Jakarta,Korannusantara.id – Ketua Umum ( Ketum ) Rumah Kebangsaan DPP Barisan Muda Gibran (RK Baginda), Ester Yulia S.E, angkat bicara terkait operasi tangkap tangan (OTT) yang dilakukan Komisi Pemberantasan Korupsi (KPK) terhadap Wakil Menteri Ketenagakerjaan, Immanuel Ebenezer.
Menurut Ester, OTT yang dilakukan KPK kali ini terkesan tidak natural. Ia menilai bahwa OTT semestinya dilakukan saat kejadian langsung, bukan ketika kasus sudah dalam tahap pengembangan.
“Kami sangat mendukung KPK dalam memerangi korupsi di republik ini.
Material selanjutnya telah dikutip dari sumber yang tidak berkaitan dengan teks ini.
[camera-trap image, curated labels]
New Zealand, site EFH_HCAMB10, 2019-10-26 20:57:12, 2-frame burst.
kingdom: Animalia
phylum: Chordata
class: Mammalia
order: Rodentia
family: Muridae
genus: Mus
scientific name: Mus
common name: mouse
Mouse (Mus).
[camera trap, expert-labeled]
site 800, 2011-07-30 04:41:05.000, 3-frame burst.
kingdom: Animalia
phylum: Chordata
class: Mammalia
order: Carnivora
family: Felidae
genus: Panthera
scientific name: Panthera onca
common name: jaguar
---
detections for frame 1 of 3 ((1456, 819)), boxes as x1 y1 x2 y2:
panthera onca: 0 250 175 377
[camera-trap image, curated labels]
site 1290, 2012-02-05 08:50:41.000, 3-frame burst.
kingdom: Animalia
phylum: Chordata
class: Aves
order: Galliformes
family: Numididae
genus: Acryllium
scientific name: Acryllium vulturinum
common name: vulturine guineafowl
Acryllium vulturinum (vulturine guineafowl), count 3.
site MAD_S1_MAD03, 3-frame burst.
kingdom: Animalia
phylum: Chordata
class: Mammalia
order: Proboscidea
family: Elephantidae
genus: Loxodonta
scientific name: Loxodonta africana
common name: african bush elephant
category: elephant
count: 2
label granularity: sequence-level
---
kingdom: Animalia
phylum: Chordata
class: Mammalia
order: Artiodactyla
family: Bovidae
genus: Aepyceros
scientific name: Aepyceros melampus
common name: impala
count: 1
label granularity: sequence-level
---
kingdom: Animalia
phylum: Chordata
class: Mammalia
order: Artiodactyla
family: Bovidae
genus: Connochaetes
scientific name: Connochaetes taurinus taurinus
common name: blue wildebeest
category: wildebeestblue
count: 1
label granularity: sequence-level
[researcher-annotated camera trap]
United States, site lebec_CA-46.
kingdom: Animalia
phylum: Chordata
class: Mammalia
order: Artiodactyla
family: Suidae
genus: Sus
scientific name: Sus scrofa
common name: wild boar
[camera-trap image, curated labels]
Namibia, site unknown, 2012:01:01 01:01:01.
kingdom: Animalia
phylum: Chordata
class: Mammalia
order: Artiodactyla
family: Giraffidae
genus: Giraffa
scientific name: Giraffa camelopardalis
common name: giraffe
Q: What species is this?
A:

Namun, proses hukum terhadap Immanuel Ebenezer justru menimbulkan persepsi berbeda di masyarakat. KPK perlu menjelaskan secara terang benderang agar publik tidak disesatkan oleh opini yang salah,” tegas Ester.
Hal ini menimbulkan persepsi berbeda di masyarakat. Maka KPK harus segera menjelaskan ke publik proses hukum yang sebenarnya,” tegas Ester.
Ester menambahkan, hingga kini KPK belum mengeluarkan pernyataan resmi terkait peran Immanuel Ebenezer dalam kasus dugaan pemerasan Sertifikat K3.Kondisi ini, menurutnya, membuat publik bingung dan rawan spekulasi. Oleh karena itu, ia meminta KPK lebih transparan dan berhati-hati dalam menggunakan istilah OTT agar tidak menimbulkan opini yang salah di tengah publik.
“Jangan sedikit-sedikit menggunakan istilah OTT kalau faktanya bukan begitu. KPK harus memperbaiki sistem penangkapan, lebih transparan, dan memberikan penjelasan detail kepada publik. Jangan sampai istilah OTT digunakan secara berlebihan sehingga mengaburkan fakta sebenarnya,” ujar Ester.